--- Record list ---
# # # #
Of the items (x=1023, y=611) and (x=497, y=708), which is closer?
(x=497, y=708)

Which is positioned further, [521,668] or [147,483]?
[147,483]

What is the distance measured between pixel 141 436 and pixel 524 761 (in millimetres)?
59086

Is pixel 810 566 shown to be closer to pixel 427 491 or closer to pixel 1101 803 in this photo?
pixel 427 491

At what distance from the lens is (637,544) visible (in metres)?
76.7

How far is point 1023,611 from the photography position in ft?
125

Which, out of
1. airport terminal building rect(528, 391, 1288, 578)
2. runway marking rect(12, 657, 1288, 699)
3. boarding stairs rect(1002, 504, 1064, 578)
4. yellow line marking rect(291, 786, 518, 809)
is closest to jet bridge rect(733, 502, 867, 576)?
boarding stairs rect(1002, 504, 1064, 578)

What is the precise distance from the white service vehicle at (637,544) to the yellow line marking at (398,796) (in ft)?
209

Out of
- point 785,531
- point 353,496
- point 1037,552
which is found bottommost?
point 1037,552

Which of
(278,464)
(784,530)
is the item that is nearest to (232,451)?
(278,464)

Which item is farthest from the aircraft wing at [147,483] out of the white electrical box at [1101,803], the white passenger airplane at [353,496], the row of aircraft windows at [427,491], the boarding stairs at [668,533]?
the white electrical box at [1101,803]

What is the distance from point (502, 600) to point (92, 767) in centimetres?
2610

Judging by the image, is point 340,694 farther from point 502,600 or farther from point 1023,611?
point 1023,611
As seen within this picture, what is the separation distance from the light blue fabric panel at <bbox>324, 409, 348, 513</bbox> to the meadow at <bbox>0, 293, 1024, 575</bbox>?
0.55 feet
# # # #
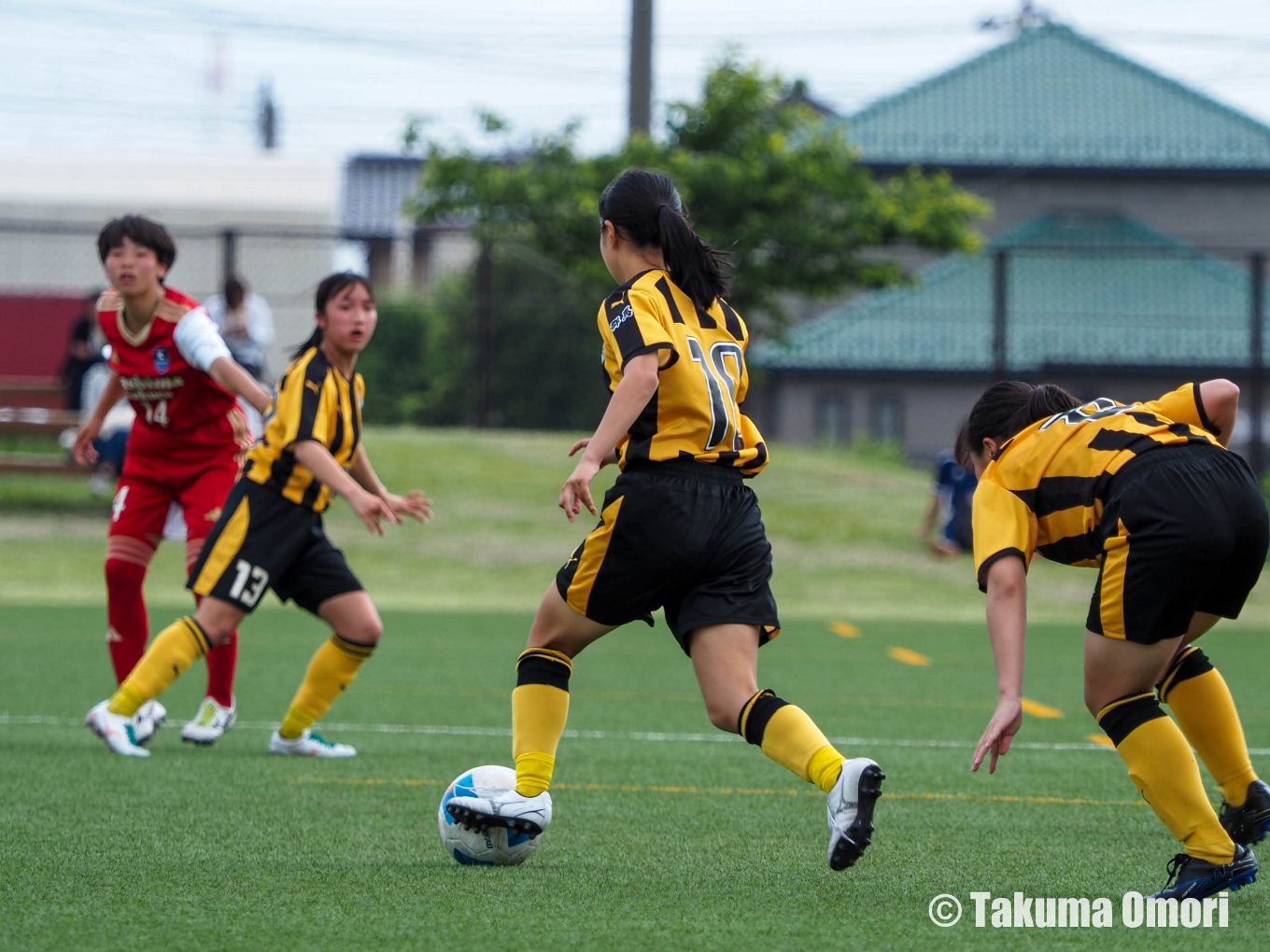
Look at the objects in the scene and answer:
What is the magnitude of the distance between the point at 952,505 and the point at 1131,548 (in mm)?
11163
# # # #
--- Exercise goal ---
Return each line above that contains the string "point", copied in full and in the order it appears.

--- Task output ---
How far is point 1023,611 from the photography position in ft?
- point 785,531
- point 353,496
- point 1037,552
point 1037,552
What is the distance from point (502, 600) to point (92, 767) in centimetres?
Judging by the image, is point 340,694 farther from point 502,600 or farther from point 1023,611?
point 1023,611
What is the magnitude of the distance between the point at 952,505 and the point at 1131,548 (in mm)?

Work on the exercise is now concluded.